# How to rewire old grinder



## jkk (Mar 28, 2010)

We found an old grinder at an auction. It has 3 wires from the motor and uses a capacitor. Unfortunately, some of the wiring is missing. How do I rewire this thing?


----------



## joecaption (Nov 30, 2011)

Make, model, a picture of the wiring and name plate would be a big help.


----------



## jkk (Mar 28, 2010)

It appears to be a Central Machinery TDS250, trying to get some pictures.


----------



## joecaption (Nov 30, 2011)

Look like this one.
http://www.made-in-china.com/showro...JCbeEInRx/China-TDS-Series-Bench-Grinder.html


----------



## jkk (Mar 28, 2010)

Pix of motor and capacitor with wire colors.


----------



## joecaption (Nov 30, 2011)

Someone's going to also need a picture of the name plate.
Why is the cap. off?
Need to know if it's 120/240.
I would have just brought it to a local electric motor shop and let them figure it out.


----------



## jkk (Mar 28, 2010)

It's 120VAC. It came like this, cap detached.


----------



## jkk (Mar 28, 2010)

OK, I've learned something. Single phase motors have 3 wires: Common, Run and Start. Largest resistance between any 2 wires means those 2 are Run and Start, other wire is Common. Least resistance between Common and 1 of the other 2 wires means that that other wire is the Run wire.
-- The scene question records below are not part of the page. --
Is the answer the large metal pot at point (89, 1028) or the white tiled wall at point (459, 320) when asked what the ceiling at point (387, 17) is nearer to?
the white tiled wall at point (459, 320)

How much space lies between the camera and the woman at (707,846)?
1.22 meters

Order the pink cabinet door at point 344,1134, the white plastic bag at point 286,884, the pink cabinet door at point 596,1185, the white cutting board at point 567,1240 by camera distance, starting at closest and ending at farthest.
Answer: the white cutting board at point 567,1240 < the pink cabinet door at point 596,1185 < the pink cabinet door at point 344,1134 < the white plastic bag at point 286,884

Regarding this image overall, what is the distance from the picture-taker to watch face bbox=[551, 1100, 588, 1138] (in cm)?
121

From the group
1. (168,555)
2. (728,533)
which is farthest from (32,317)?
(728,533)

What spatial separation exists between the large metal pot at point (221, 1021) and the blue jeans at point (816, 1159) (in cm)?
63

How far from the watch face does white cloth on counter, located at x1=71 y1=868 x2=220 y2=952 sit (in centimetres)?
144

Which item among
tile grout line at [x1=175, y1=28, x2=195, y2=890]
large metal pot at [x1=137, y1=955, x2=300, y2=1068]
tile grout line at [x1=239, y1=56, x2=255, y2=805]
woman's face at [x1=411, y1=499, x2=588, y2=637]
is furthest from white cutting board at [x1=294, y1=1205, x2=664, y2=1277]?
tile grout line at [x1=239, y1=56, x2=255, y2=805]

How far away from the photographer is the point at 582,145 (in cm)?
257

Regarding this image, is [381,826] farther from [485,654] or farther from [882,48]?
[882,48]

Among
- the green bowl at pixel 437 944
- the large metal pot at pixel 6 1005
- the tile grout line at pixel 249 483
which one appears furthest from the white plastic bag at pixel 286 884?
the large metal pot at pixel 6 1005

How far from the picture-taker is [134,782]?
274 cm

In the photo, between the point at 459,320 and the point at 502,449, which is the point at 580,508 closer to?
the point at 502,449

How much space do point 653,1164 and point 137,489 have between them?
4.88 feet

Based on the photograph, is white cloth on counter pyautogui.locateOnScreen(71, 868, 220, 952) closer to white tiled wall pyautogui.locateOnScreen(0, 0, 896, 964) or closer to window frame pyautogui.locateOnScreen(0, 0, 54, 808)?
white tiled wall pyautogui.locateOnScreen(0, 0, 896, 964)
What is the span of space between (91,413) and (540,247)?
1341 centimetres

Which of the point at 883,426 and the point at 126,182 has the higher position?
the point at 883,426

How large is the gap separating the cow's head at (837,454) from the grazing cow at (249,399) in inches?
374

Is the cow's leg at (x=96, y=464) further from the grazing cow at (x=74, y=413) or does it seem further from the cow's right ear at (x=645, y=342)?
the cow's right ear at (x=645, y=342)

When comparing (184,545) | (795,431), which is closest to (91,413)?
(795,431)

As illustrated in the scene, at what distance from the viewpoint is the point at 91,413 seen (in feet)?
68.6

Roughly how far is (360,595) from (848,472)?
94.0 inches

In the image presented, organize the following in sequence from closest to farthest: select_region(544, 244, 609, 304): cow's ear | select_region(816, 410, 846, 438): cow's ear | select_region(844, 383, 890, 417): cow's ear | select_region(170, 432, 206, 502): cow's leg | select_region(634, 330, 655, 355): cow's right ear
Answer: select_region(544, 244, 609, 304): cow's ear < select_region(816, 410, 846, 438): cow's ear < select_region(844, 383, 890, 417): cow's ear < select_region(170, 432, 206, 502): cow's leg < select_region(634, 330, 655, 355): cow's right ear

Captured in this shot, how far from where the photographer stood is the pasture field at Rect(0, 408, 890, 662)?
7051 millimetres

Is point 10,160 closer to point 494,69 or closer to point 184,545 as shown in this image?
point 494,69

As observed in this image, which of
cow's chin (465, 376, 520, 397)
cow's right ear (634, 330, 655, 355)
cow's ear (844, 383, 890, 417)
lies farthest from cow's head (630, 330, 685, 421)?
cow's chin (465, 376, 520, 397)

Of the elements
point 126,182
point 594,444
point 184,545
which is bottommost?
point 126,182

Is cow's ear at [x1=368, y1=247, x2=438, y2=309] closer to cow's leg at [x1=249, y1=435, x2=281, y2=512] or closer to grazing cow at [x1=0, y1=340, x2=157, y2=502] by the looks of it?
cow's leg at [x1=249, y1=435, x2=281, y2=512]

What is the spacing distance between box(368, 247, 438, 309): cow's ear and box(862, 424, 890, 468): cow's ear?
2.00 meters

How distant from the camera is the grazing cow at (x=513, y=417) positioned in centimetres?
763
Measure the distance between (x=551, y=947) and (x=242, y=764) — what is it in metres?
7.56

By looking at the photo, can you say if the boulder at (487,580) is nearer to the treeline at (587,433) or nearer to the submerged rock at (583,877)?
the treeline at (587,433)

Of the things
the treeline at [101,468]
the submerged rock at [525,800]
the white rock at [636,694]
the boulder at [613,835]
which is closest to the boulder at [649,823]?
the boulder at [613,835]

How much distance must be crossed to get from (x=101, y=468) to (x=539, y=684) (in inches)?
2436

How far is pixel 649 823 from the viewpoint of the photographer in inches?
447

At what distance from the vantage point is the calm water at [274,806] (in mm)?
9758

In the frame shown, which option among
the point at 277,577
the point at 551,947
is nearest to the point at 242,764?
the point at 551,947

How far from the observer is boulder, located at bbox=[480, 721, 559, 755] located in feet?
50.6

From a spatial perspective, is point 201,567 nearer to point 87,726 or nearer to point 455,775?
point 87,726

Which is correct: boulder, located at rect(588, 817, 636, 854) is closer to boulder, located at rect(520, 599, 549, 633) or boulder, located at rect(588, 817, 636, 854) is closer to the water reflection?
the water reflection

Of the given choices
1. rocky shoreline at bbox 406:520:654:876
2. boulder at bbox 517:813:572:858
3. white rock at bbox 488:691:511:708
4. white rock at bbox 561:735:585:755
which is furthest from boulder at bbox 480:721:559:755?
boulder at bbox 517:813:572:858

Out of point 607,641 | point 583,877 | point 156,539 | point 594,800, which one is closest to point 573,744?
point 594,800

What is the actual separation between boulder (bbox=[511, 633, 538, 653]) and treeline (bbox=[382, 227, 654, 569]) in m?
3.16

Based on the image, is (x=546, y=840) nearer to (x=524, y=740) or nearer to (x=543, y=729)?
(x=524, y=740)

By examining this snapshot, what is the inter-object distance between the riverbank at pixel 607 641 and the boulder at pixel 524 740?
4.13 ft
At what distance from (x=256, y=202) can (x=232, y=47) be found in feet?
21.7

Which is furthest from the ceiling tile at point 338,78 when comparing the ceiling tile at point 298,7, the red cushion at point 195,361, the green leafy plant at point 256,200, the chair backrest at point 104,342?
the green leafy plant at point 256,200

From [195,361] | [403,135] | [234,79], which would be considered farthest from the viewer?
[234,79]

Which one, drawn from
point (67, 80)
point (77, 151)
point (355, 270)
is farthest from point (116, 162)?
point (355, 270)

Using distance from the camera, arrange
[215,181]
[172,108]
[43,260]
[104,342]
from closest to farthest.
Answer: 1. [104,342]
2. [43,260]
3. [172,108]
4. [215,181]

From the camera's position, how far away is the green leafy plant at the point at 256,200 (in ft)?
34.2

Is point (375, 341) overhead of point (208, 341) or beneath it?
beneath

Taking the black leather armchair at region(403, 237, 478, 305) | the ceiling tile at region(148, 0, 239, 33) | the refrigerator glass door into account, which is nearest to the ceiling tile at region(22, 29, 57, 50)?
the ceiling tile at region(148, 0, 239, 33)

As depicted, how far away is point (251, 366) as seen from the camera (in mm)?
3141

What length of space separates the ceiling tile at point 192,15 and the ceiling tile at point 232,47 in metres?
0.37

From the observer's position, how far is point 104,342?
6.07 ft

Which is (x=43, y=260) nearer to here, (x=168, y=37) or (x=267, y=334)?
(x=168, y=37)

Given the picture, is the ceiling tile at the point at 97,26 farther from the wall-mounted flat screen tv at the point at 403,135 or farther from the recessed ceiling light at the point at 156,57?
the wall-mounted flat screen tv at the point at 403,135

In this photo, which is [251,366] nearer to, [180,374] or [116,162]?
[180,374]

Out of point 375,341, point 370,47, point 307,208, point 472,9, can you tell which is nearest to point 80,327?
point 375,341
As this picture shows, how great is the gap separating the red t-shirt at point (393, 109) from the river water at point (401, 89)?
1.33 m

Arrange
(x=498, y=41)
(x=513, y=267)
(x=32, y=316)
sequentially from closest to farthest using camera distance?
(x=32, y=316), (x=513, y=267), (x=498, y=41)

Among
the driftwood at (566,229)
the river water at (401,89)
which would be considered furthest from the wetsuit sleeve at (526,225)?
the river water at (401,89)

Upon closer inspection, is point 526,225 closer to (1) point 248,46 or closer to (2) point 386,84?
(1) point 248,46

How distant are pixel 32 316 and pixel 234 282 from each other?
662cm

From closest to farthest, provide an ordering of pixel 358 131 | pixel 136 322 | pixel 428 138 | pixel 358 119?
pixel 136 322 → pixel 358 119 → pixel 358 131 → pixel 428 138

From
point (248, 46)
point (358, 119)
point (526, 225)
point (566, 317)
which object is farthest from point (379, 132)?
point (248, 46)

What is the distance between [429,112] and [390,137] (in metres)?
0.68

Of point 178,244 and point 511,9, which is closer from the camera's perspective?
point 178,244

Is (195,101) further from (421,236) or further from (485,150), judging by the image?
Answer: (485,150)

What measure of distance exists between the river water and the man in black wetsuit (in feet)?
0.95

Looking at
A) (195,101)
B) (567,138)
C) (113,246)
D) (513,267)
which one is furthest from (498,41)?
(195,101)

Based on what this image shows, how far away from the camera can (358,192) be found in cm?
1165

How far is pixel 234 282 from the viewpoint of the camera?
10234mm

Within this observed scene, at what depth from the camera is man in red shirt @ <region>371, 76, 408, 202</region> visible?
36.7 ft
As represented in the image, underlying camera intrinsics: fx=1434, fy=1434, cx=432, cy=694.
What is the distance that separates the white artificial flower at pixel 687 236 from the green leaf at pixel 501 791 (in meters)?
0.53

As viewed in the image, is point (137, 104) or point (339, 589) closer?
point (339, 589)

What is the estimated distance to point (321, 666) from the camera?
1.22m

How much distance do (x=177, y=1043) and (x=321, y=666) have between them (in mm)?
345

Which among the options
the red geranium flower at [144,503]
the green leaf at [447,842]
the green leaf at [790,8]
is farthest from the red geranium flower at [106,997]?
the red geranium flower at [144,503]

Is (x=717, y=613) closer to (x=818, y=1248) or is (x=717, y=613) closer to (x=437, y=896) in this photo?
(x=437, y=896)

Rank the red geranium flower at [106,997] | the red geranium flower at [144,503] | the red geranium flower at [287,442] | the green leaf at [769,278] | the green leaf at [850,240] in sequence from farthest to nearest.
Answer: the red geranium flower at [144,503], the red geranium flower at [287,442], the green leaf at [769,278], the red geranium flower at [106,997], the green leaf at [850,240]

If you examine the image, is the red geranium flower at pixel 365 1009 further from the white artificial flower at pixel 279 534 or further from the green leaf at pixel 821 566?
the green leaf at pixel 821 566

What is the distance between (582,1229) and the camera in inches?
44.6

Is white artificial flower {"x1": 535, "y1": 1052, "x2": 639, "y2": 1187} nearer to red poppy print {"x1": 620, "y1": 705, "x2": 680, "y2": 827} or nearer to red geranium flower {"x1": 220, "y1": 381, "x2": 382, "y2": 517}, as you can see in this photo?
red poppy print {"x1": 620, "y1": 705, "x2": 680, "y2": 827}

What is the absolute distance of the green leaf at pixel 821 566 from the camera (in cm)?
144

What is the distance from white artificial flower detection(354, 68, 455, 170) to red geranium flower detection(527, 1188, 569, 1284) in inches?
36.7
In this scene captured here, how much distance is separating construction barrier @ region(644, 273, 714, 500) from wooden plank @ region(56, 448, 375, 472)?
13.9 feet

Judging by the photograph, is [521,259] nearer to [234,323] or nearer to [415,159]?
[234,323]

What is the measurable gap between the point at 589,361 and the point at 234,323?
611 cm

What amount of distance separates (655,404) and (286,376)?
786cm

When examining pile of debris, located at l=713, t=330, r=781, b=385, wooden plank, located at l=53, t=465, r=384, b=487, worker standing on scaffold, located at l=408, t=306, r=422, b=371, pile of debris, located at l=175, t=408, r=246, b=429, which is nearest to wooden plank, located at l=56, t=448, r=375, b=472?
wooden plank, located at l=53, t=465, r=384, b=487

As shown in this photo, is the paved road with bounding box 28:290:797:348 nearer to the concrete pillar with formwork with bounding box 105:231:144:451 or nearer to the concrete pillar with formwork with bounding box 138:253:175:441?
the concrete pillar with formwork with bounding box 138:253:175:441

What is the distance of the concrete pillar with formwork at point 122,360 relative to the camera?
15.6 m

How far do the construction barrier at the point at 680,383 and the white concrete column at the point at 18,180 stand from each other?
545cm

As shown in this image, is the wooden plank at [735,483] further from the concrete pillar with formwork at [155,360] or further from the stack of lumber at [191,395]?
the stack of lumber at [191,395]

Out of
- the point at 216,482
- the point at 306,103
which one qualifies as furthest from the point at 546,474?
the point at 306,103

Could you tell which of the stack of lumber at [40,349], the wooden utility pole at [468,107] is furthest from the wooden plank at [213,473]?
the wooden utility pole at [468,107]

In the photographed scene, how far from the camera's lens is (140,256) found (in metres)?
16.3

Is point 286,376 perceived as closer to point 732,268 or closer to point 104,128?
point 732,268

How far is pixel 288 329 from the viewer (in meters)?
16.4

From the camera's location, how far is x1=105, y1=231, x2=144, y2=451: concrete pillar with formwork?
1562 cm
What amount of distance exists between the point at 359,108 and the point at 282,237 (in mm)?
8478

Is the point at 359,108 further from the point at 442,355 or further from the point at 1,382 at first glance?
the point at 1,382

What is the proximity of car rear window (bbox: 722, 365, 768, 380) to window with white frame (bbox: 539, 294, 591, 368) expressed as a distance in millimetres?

By process of elimination, the remaining wire is the Start wire.
Capacitor is in series with the start wire and AC; AC also connects to the RUn wire. 

this assumes an internal cutoff/centripetal switch that cuts out the Start path after spinup.


----------



## Focused2 (Jan 2, 2013)

This diagram says what you just said: 









-
Good luck, Joe


----------